Comment filmer une scène d’amour ?

Il n’est généralement pas un film, y compris animalier, qui ne comporte une scène d’amour. Après tout, une telle scène est l’effet spécial le moins coûteux et permet, lorsqu’elle est réussie, d’assurer un excellent bouche à oreille au film. Il existe globalement quatre manières de filmer une scène d’amour :

– La vulgaire : les protagonistes sont généralement filmés comme deux morceaux de viande, et force est de constater que le retour du machisme nous impose un certain nombre de scènes vulgaires au cinéma. Dans ce genre de scène, la femme se fait généralement traiter de salope sans avoir rien demander, comme c’est le cas dans 99 F de Jan Kounen, qui sort prochainement.

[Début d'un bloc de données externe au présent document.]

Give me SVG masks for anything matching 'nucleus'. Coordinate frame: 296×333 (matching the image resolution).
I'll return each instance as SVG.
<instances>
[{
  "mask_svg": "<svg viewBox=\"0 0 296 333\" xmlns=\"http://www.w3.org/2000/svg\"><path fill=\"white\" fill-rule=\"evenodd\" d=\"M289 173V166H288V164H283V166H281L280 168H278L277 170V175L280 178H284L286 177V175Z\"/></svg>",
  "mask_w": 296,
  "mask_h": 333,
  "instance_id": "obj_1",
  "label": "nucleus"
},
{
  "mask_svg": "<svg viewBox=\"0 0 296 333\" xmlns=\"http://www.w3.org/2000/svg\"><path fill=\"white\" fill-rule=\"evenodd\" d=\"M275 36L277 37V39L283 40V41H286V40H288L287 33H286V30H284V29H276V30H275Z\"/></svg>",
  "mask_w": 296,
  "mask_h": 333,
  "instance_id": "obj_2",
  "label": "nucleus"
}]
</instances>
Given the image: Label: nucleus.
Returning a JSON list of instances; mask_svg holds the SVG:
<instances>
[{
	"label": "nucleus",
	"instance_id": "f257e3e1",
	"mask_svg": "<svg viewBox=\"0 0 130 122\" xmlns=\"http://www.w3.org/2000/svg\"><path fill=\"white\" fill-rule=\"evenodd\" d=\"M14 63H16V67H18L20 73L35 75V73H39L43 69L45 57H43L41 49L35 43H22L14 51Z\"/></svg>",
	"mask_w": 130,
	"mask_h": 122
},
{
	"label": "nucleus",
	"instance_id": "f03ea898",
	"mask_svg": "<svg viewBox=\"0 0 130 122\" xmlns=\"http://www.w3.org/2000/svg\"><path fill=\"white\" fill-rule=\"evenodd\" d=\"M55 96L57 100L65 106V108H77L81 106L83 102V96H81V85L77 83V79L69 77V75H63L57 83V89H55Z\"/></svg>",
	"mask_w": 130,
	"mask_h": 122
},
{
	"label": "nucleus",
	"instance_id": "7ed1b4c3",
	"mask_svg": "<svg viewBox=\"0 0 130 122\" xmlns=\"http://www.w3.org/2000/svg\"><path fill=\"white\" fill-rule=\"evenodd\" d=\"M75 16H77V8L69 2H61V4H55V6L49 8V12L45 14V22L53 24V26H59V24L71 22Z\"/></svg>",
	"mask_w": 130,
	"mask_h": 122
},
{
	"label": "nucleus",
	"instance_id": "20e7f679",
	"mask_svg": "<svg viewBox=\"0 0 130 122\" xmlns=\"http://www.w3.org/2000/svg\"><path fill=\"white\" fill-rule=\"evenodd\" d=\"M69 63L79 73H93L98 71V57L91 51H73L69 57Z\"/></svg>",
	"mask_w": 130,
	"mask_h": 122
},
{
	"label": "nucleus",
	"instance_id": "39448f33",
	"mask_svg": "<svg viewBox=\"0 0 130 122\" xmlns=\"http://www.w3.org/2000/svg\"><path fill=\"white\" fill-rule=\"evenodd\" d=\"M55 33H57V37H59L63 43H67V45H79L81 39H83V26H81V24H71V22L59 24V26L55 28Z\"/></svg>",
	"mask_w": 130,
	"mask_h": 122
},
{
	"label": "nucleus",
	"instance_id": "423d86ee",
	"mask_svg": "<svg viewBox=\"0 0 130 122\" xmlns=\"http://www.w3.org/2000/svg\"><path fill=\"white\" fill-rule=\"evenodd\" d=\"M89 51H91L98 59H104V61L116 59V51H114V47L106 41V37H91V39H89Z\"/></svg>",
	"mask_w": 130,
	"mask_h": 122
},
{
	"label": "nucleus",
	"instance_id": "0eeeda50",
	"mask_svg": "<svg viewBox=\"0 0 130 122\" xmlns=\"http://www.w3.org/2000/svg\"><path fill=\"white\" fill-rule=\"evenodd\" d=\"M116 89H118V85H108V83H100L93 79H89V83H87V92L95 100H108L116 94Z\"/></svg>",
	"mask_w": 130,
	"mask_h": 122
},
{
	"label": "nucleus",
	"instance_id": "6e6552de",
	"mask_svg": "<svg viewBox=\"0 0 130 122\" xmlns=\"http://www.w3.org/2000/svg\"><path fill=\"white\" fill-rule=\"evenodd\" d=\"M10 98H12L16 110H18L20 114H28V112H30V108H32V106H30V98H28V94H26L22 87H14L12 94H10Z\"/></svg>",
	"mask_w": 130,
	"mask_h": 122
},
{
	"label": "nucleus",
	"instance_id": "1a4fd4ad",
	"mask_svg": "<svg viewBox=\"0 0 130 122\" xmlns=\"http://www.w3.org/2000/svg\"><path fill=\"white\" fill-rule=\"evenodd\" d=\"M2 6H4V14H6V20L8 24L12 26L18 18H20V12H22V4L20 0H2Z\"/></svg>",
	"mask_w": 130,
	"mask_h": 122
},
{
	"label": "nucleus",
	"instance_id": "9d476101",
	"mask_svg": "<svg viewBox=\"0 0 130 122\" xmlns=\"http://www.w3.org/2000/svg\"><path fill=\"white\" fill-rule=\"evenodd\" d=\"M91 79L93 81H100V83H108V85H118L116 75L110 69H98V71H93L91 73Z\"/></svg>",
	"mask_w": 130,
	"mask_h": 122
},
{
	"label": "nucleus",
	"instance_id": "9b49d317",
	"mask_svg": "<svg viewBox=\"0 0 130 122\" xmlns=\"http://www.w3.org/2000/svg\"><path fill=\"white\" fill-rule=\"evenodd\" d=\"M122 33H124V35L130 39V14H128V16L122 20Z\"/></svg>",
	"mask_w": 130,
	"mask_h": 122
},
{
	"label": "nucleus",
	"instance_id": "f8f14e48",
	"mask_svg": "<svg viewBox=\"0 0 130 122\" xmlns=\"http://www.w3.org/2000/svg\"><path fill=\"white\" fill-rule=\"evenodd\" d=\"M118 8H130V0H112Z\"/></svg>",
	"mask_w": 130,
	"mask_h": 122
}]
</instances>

– L’érotisante : Le cinéma américain est un grand spécialiste des scènes d’amour érotisantes, dont il nous a livré quelques spécimens qui ont fait beaucoup parler d’eux depuis vingt ans : 9 semaines et demi, Pretty woman, Basic Instinct. Ces symphonies du désir utilisent généralement une belle comédienne, une musique feutrée ou des chanteurs à la voix suave (Joe Cooker), des ralentissements, des corps baignés de sueur, des draps en soie, etc. Le risque de la scène érotisante est qu’elle peut provoquer le rire, voire entraîner le cinéaste dans la vulgarité (comme Verhoeven qui signa, après Basic Instinct, Showgirls, film d’une rare laideur considéré comme l’un des plus mauvais de l’histoire du cinéma).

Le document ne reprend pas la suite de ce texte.